For this reason, Leo XIV urges international institutions to confront the challenge of AI governance with urgency, developing common ethical frameworks capable of guiding its design, deployment, and oversight. Here, despite all its present difficulties, multilateralism remains the only plausible horizon. No state, however powerful, can by itself impose effective limits on a technological transformation whose reach transcends national borders.
The necessity of Diplomacy
Yet Magnifica Humanitas is ultimately not a document of pessimism. Leo XIV speaks as a witness to hope who, precisely because he sees the dangers of the present with clarity, is able to point toward paths of renewal. Diplomacy and multilateralism are not institutions to be abandoned because they are imperfect; they are instruments to be reformed, strengthened, and animated by renewed moral conviction.
Peace, in this vision, is far more than the mere absence of armed conflict. It is the fruit of justice shared among peoples, of an international order in which all nations can recognize themselves as represented and protected, and of systems of global governance capable of responding to humanity’s most fundamental needs—food, shelter, health, education, security—rather than merely serving the interests of the powerful.

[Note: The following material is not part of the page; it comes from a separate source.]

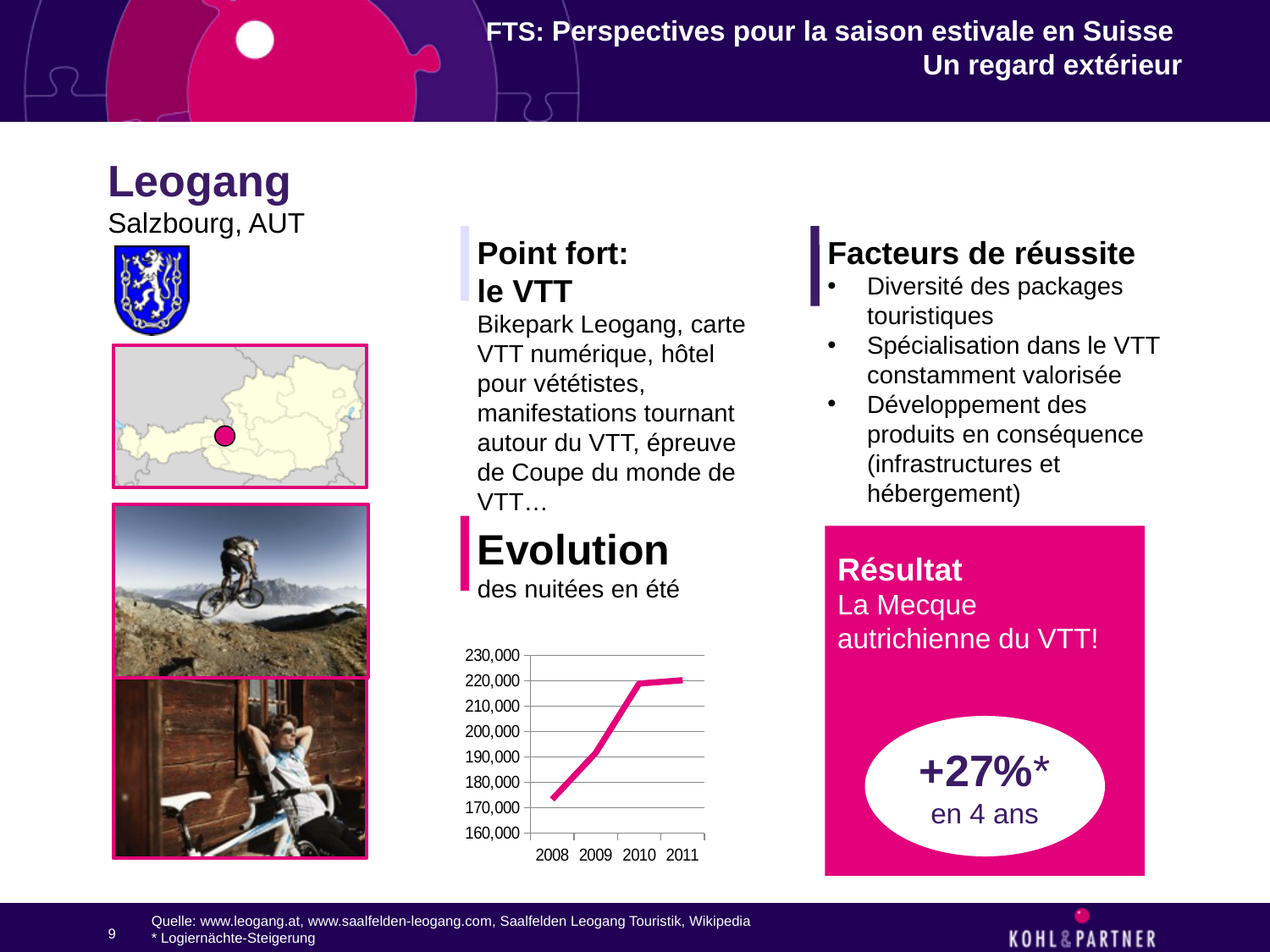
What is the first year shown on the x axis of the chart? 2008 What kind of chart is shown under "Evolution des nuitées en été"? line chart Is the value for 2008 greater or less than 180,000? less Is the value for 2010 greater or less than 210,000? greater Which year has the lowest value in the chart? 2008 Which is larger, the value for 2008 or the value for 2010? 2010 How many years are shown on the x axis of the chart? 4 Is the value for 2009 greater or less than 180,000? greater Do the values in the chart rise or fall from 2008 to 2011? rise What is the highest tick value shown on the y axis of the chart? 230,000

Dialogue, therefore, is not simply one policy option among many. It is a moral imperative. The Pope insists upon this with the conviction of one who understands that words, when rooted in a genuine willingness to encounter the other, possess the power to build bridges where the logic of power perceives only divisions. “Building peace through justice” emerges as one of the guiding principles that the encyclical proposes not only to governments and international institutions, but to every person within the sphere of their own responsibility.
As always, Catholic social teaching does not offer technical blueprints. Instead, it provides criteria for discernment: the dignity of the human person, the universal destination of goods, the preferential option for the poor, care for our common home, and the pursuit of peace. It then calls upon individuals, communities, governments, and international actors alike to translate these principles into concrete action. In doing so, it offers an invitation that transcends ideological divisions and confessional boundaries, speaking to what is universal in the human conscience.
Rebuilding the grammar of “We”
Ultimately, the future of multilateralism depends upon a choice that is anthropological before it is political: the decision to recognize in the other—whether another nation, another people, or another individual—not an adversary to be contained or an instrument to be exploited, but a partner in the shared responsibility for our common world.
Magnifica Humanitas reminds us that this choice can never be taken for granted. The warning signs visible across the contemporary world demand a response marked by courage, imagination, and moral clarity. A world that loses what one of the encyclical’s most perceptive commentators has called “the grammar of we” is a world that weakens democracy and peace, international institutions and human dignity alike.
For believers and non-believers alike, Magnifica Humanitas stands among those rare documents capable of transcending confessional boundaries and speaking to all who reflect seriously on humanity’s shared future. In an age increasingly defined by fragmentation, fear, and competition for technological supremacy, Leo XIV chooses instead to speak the language of shared responsibility.
That is no small thing. Indeed, it may be the one language our age can no longer afford to ignore.